Ironically, PowerShell Core 6 has added -ResponseHeadersVariable which solves this problem. But there are other reasons we can't migrate to PowerShell Core right now. So we're left hoping they back-port the parameter or sufficient time passes that restricting people to Core is feasible.

BouncyCastle Dependency

When I originally started this project, I was really hoping to keep everything pure .NET with no binary library dependencies. When I was initially only working with account keys, it seemed doable.
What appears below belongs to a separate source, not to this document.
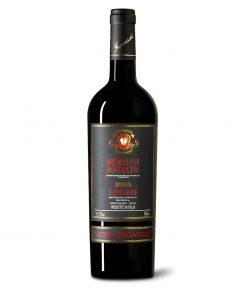 Vigna Paganelli Brunello di Montalcino DOCG Riserva - Il Poggione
But as I continued towards more heavy X509 stuff like generating cert requests, exporting PFXs and generating PEMs, it became apparent that I'd have to start relying on the legacy COM Certificate Enrollment API which is a lot harder to deal with and would make the whole project harder to maintain.

I briefly contemplated trying to fill in the gaps by shell'ing out to built-in command line tools like certreq and certutil, but they're just not flexible enough to do what I needed. So I turned to what seems to be the most common free 3rd party crypto library, BouncyCastle. And while it's certainly not perfect (particularly in the documentation department for the c# version), it's good enough for now.

And it does look like the native .NET BCL will be getting better crypto-wise soon. There's already a CertificateRequest class in .NET Core 2.0 which is supposed to also show up in .NET 4.7.2 which is in preview at the moment. So I apologize for adding a 2 MB dependency on what should be a 0.2 MB module. But I'll try to replace it with native class libraries as soon as I can.

P.S. Totally not trying to rag on BouncyCastle here. I can't imaging trying to maintain an open source crypto library, particularly one that works largely the same between two different languages. I'm hugely grateful to that team. I just wish I didn't have to spend so much time searching for examples and tracing the source in Visual Studio to figure out how to do stuff.